Exercise brief: Rewrite the lines below as a two-column CSV with the header input,output and one row for each request. Place the request text in input and its answer in output, wrap each field in double quotes, and replace every line break with a space.

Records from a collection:
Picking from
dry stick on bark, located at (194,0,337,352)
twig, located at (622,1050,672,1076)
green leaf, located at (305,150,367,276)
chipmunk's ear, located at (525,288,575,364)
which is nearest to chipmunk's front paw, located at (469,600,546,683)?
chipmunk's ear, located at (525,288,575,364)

Response:
input,output
"Picking from dry stick on bark, located at (194,0,337,352) twig, located at (622,1050,672,1076) green leaf, located at (305,150,367,276) chipmunk's ear, located at (525,288,575,364) which is nearest to chipmunk's front paw, located at (469,600,546,683)?","chipmunk's ear, located at (525,288,575,364)"